:: PAGE TEXT ::
They can get angry, but they cannot laugh. I once saw what I thought was a twinkle of merriment, however, in an elephant’s eye. It was at the circus several years ago. The keeper had just set down for one of the elephants a bucket of water which a perspiring youth had brought in. The big beast sucked it quietly up,—the whole of it,—swung gently around as if to thank the perspiring boy, then soused him, the whole bucketful! Everybody roared, and one of the other elephants joined in with trumpetings, so huge and jolly was the joke.

The elephant who played the trick looked solemn enough, except for a twitch at the lips and a glint in the eye. There is something of a smile about every elephant’s lips, to be sure, and fun is so contagious that one should hesitate to say that he saw an elephant laugh. But if that elephant didn’t laugh, it was not his fault.

From the elephant to the infusorian, the microscopic animal of a single cell known as the paramœcium, is a far cry—to the extreme opposite end of the animal kingdom, worlds apart. Yet I have seen Paramœcium caudatum at play in a drop of water under a compound microscope, as I have seen elephants at play in their big bath-tub at the zoölogical gardens.

Place a drop of stagnant water under your microscope and watch these atoms of life for yourself. Invisible to the naked eye, they are easily followed on the slide as they skate and whirl and chase one another to the boundaries of their playground and back again, first one of them “it,” then another. They stop to eat, they slow up to divide their single-celled bodies into two cells, the two cells now two living creatures where a moment before they were but one, both of them swimming off immediately to feed and multiply and play.

Play seems to be as natural and as necessary to the wild animals as it is to human beings. Like us the animals play hardest while young, but as some human children never outgrow their youth and love of play, so there are old animals that never grow too fat nor too stiff nor too stupid to play.

:: EXTRACTED DATA ::

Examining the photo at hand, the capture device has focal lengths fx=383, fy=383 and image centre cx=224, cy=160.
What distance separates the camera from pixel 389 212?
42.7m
...
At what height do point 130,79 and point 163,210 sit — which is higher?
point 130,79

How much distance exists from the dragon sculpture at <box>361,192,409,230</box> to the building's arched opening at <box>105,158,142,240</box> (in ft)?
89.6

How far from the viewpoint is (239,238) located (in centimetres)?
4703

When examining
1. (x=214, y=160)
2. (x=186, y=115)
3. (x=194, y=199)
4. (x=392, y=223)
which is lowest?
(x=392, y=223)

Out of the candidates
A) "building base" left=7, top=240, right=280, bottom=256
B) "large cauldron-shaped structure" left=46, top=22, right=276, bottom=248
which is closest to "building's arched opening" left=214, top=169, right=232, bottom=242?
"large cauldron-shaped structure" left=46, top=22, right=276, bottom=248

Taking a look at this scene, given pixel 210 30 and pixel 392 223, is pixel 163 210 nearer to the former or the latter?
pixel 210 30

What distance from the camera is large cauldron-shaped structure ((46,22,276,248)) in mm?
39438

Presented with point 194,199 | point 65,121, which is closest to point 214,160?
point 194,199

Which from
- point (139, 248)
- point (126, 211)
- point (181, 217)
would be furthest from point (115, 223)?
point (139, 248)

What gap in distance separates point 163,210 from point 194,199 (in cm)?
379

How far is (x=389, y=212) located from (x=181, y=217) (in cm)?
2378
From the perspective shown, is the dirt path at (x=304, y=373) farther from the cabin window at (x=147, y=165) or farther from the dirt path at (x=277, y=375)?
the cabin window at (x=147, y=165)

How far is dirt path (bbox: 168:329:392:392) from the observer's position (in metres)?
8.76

:: WORK INSTRUCTION 1 ::
Rewrite the passage on animals at play from "They can get" to "was the joke.", putting "sweating" in place of "perspiring".
:: WORK INSTRUCTION 2 ::
Extend the passage on animals at play, picking up after its final sentence.

:: TASK RESPONSE 1 ::
They can get angry, but they cannot laugh. I once saw what I thought was a twinkle of merriment, however, in an elephant’s eye. It was at the circus several years ago. The keeper had just set down for one of the elephants a bucket of water which a sweating youth had brought in. The big beast sucked it quietly up,—the whole of it,—swung gently around as if to thank the sweating boy, then soused him, the whole bucketful! Everybody roared, and one of the other elephants joined in with trumpetings, so huge and jolly was the joke.

:: TASK RESPONSE 2 ::
The condition of the body has a great deal to do with the state of the spirit. The sleek, lithe otter could not possibly grow fat. He keeps in trim because he cannot help it, perhaps, but however that may be, he is a very boy for play, and even goes so far as to build himself a slide or chute for the fun of diving down it into the water. A writer in one of the magazines tells of an otter in the New York Zoölogical Park that swam and dived with a round stone balanced on his head.

Building a slide is more than we children used to do, for we had ready-made for us grandfather’s two big slanting cellar-doors, down which we slid and slid and slid till the wood was scoured white and slippery with the sliding. The otter loves to slide. Up he climbs on the bank, then down he goes—splash—into the stream. Up he climbs and down he goes—time after time, day after day. There is nothing like a slide, unless it is a cellar-door.

How much of a necessity to the otter is his play, one would like to know—what he would give up for it, and how he would do deprived of it. In the case of Pups, my neighbor’s beautiful young collie, play seems more needful than food. There are no children, no one, to play with him there, so that the sight of my small boys sets him almost frantic.

His efforts to induce a hen or a rooster to play with him are pathetic. The hen cannot understand. She hasn’t a particle of play in her anyhow, but Pups cannot get that through his head. He runs rapidly around her, drops on all fours flat, swings his tail, cocks his ears, looks appealingly and barks a few little cackle-barks, as nearly hen-like as he can bark them, then dashes off and whirls back—while the hen picks up another bug. She never sees Pups. The old white coon cat is better; but she is usually up the miff-tree. Pups steps on her, knocks her over, or otherwise offends, especially when he tags her out into the fields and spoils her hunting. The Society for the Prevention of Cruelty to Animals ought to send some child or puppy out to play with Pups of a Saturday.